O'Neill T, Dwyer A J, Ziv Y, Chan D W, Lees-Miller S P, Abraham R H, Lai J H, Hill D, Shiloh Y, Cantley L C, Rathbun G A
Center for Blood Research, Department of Pediatrics, Children's Hospital, Harvard Medical School, Boston, Massachusetts 02115, USA.
J Biol Chem. 2000 Jul 28;275(30):22719-27. doi: 10.1074/jbc.M001002200.
The ataxia telangiectasia mutated (ATM) gene encodes a serine/threonine protein kinase that plays a critical role in genomic surveillance and development. Here, we use a peptide library approach to define the in vitro substrate specificity of ATM kinase activity. The peptide library analysis identified an optimal sequence with a central core motif of LSQE that is preferentially phosphorylated by ATM. The contributions of the amino acids surrounding serine in the LSQE motif were assessed by utilizing specific peptide libraries or individual peptide substrates. All amino acids comprising the LSQE sequence were critical for maximum peptide substrate suitability for ATM. The DNA-dependent protein kinase (DNA-PK), a Ser/Thr kinase related to ATM and important in DNA repair, was compared with ATM in terms of peptide substrate selectivity. DNA-PK was found to be unique in its preference of neighboring amino acids to the phosphorylated serine. Peptide library analyses defined a preferred amino acid motif for ATM that permits clear distinctions between ATM and DNA-PK kinase activity. Data base searches using the library-derived ATM sequence identified previously characterized substrates of ATM, as well as novel candidate substrate targets that may function downstream in ATM-directed signaling pathways.

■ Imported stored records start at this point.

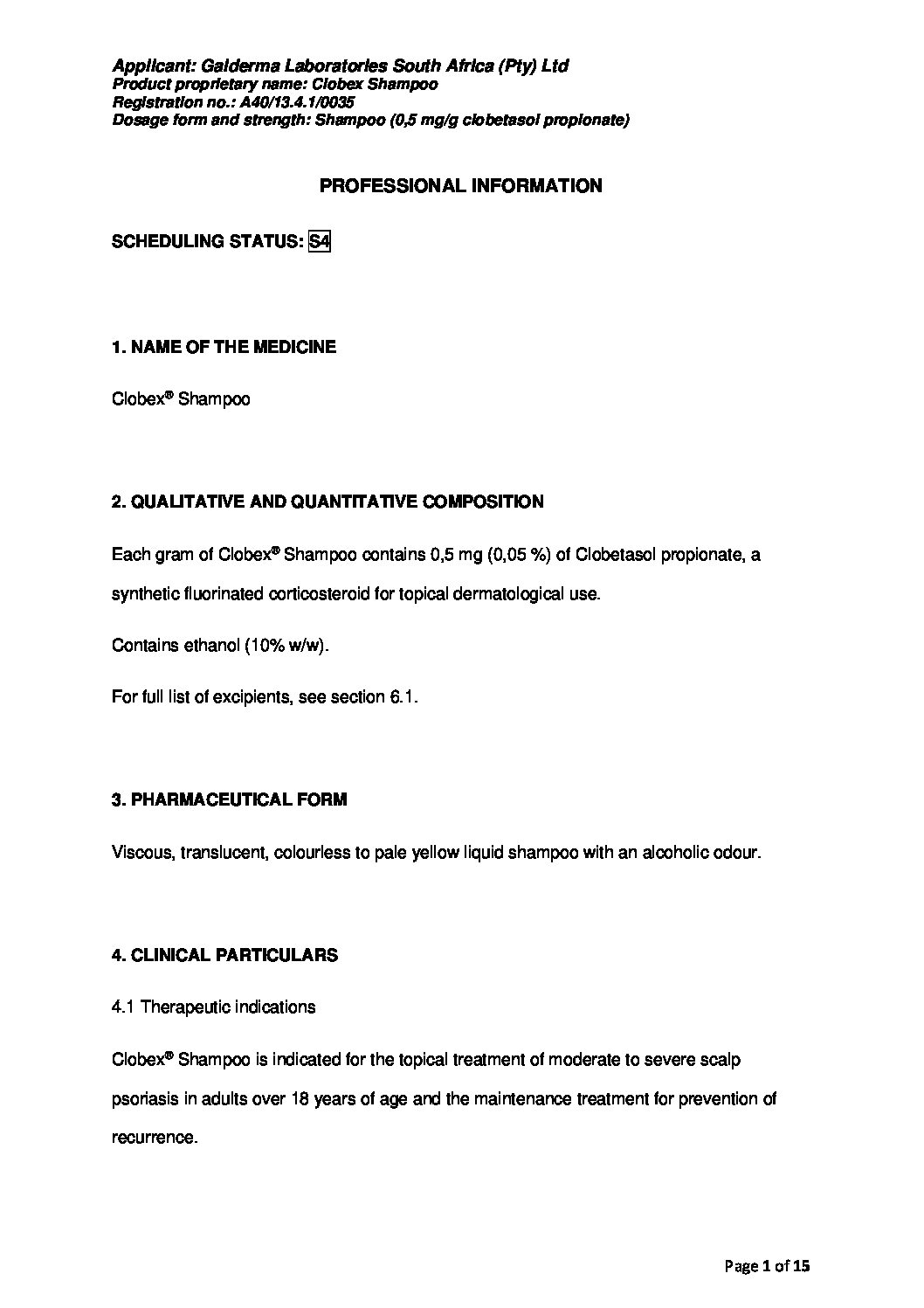 Applicant: Galderma Laboratories South Africa (Pty) Ltd
Product proprietary name: Clobex Shampoo
Registration no.: A40/13.4.1/0035
Dosage form and strength: Shampoo (0,5 mg/g clobetasol propionate)

PROFESSIONAL INFORMATION

SCHEDULING STATUS: S4

1. NAME OF THE MEDICINE

Clobex® Shampoo

2. QUALITATIVE AND QUANTITATIVE COMPOSITION

Each gram of Clobex® Shampoo contains 0,5 mg (0,05 %) of Clobetasol propionate, a synthetic fluorinated corticosteroid for topical dermatological use.

Contains ethanol (10% w/w).

For full list of excipients, see section 6.1.

3. PHARMACEUTICAL FORM

Viscous, translucent, colourless to pale yellow liquid shampoo with an alcoholic odour.

4. CLINICAL PARTICULARS

4.1 Therapeutic indications

Clobex® Shampoo is indicated for the topical treatment of moderate to severe scalp psoriasis in adults over 18 years of age and the maintenance treatment for prevention of recurrence.

Page 1 of 15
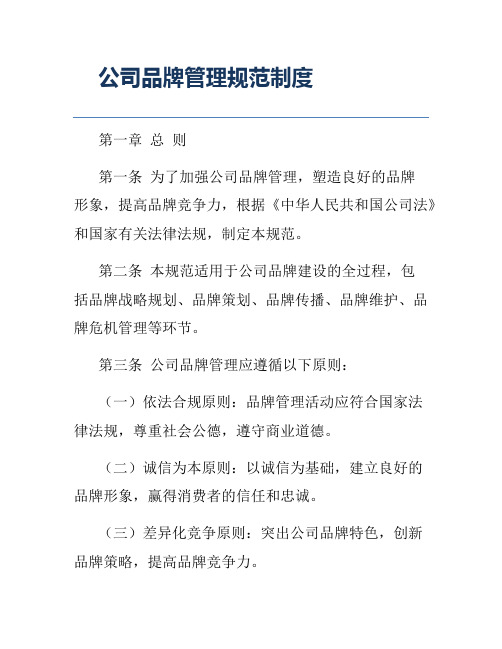 公司品牌管理规范制度

第一章 总 则

第一条 为了加强公司品牌管理，塑造良好的品牌形象，提高品牌竞争力，根据《中华人民共和国公司法》和国家有关法律法规，制定本规范。

第二条 本规范适用于公司品牌建设的全过程，包括品牌战略规划、品牌策划、品牌传播、品牌维护、品牌危机管理等环节。

第三条 公司品牌管理应遵循以下原则：

（一）依法合规原则：品牌管理活动应符合国家法律法规，尊重社会公德，遵守商业道德。

（二）诚信为本原则：以诚信为基础，建立良好的品牌形象，赢得消费者的信任和忠诚。

（三）差异化竞争原则：突出公司品牌特色，创新品牌策略，提高品牌竞争力。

共济失调毛细血管扩张症突变(ATM)基因编码一种丝氨酸/苏氨酸蛋白激酶,该激酶在基因组监测和发育中起关键作用。在此,我们使用肽库方法来确定ATM激酶活性的体外底物特异性。肽库分析确定了一个最佳序列,其核心基序为LSQE,该序列优先被ATM磷酸化。通过使用特定的肽库或单个肽底物来评估LSQE基序中丝氨酸周围氨基酸的作用。构成LSQE序列的所有氨基酸对于ATM的最大肽底物适用性都至关重要。将DNA依赖性蛋白激酶(DNA-PK),一种与ATM相关且在DNA修复中起重要作用的丝氨酸/苏氨酸激酶,在肽底物选择性方面与ATM进行了比较。发现DNA-PK在对磷酸化丝氨酸相邻氨基酸的偏好方面具有独特性。肽库分析确定了ATM的一个优选氨基酸基序,该基序允许在ATM和DNA-PK激酶活性之间进行明确区分。使用源自库的ATM序列进行数据库搜索,鉴定出了先前已表征的ATM底物以及可能在ATM指导的信号通路下游起作用的新型候选底物靶点。